* _Written task_:
Rewrite the entries below, substituting "snowy hillside" for "snow covered hill" and leaving everything else unchanged.

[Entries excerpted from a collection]
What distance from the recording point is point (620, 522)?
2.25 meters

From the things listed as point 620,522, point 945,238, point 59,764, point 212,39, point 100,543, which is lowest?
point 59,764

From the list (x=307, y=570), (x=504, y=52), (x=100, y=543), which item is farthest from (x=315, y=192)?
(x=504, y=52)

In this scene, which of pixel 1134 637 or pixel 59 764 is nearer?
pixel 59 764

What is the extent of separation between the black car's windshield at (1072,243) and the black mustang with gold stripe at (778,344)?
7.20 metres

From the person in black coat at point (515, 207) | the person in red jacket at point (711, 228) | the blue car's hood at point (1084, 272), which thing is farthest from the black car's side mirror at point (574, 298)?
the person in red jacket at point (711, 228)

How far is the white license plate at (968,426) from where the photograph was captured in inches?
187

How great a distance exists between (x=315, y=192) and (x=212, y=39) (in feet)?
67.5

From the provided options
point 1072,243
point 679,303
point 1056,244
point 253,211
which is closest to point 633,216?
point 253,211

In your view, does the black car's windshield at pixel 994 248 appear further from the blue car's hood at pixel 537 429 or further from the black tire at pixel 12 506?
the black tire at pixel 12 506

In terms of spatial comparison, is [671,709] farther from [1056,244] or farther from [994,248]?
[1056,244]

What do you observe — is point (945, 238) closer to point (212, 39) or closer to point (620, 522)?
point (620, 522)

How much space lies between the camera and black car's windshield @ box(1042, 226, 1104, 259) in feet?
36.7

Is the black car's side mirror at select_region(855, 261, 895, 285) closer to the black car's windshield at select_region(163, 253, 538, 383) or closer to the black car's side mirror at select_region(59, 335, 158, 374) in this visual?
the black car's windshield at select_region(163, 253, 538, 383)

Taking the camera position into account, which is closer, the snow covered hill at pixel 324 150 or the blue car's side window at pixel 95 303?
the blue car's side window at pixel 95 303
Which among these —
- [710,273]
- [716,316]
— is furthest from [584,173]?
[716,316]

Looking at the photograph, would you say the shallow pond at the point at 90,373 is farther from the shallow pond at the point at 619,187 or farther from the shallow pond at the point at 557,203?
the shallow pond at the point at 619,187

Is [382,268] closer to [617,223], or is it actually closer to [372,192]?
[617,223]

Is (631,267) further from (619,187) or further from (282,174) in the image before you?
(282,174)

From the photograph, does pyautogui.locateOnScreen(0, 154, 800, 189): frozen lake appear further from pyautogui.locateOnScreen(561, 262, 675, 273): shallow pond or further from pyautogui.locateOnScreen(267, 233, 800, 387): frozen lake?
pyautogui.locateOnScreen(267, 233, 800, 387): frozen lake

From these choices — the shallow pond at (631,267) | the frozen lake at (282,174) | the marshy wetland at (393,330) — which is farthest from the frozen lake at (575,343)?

* _Finished exercise_:
What distance from the recording point is point (620, 522)?
2.25 meters

From the things listed as point 620,522, point 945,238, point 59,764, point 212,39, point 100,543, which is lowest?
point 59,764

From the list (x=307, y=570), (x=504, y=52), (x=100, y=543), which item is farthest from (x=315, y=192)?
(x=504, y=52)

In this scene, which of pixel 1134 637 or pixel 59 764 is nearer?
pixel 59 764

What is the extent of separation between the black car's windshield at (1072,243) and the black mustang with gold stripe at (778,344)?
7.20 metres

From the person in black coat at point (515, 207) | the person in red jacket at point (711, 228) | the blue car's hood at point (1084, 272), which thing is farthest from the black car's side mirror at point (574, 298)?
the person in red jacket at point (711, 228)

How far is the white license plate at (968,426) from where the photograph was captured in inches?
187

How great a distance exists between (x=315, y=192) and (x=212, y=39) (in feet)?
67.5

From the provided options
point 1072,243
point 679,303
point 1056,244
point 253,211
which is closest to point 633,216?
point 253,211

In your view, does the black car's windshield at pixel 994 248 appear further from the blue car's hood at pixel 537 429 or further from the black tire at pixel 12 506?
the black tire at pixel 12 506

In terms of spatial comparison, is [671,709] farther from [1056,244] or farther from [994,248]?
[1056,244]

What do you observe — is point (945, 238) closer to point (212, 39) or closer to point (620, 522)?
point (620, 522)

How much space lies between the camera and black car's windshield @ box(1042, 226, 1104, 259) in feet?
36.7

Is the black car's side mirror at select_region(855, 261, 895, 285) closer to the black car's windshield at select_region(163, 253, 538, 383) or closer to the black car's side mirror at select_region(59, 335, 158, 374) in this visual?
the black car's windshield at select_region(163, 253, 538, 383)

Taking the camera position into account, which is closer, the snowy hillside at pixel 324 150 or the blue car's side window at pixel 95 303?
the blue car's side window at pixel 95 303
Which among these —
- [710,273]
- [716,316]
— is furthest from [584,173]?
[716,316]

Looking at the photograph, would you say the shallow pond at the point at 90,373 is farther from the shallow pond at the point at 619,187 or farther from the shallow pond at the point at 557,203?
the shallow pond at the point at 619,187

Is [382,268] closer to [617,223], or is it actually closer to [372,192]?
[617,223]

Is (631,267) further from (619,187) or further from (282,174) in the image before you?
(282,174)

From the photograph, does pyautogui.locateOnScreen(0, 154, 800, 189): frozen lake appear further from pyautogui.locateOnScreen(561, 262, 675, 273): shallow pond or further from pyautogui.locateOnScreen(267, 233, 800, 387): frozen lake?
pyautogui.locateOnScreen(267, 233, 800, 387): frozen lake

From these choices — the shallow pond at (631,267) | the frozen lake at (282,174) | the marshy wetland at (393,330) — which is farthest from the frozen lake at (575,343)?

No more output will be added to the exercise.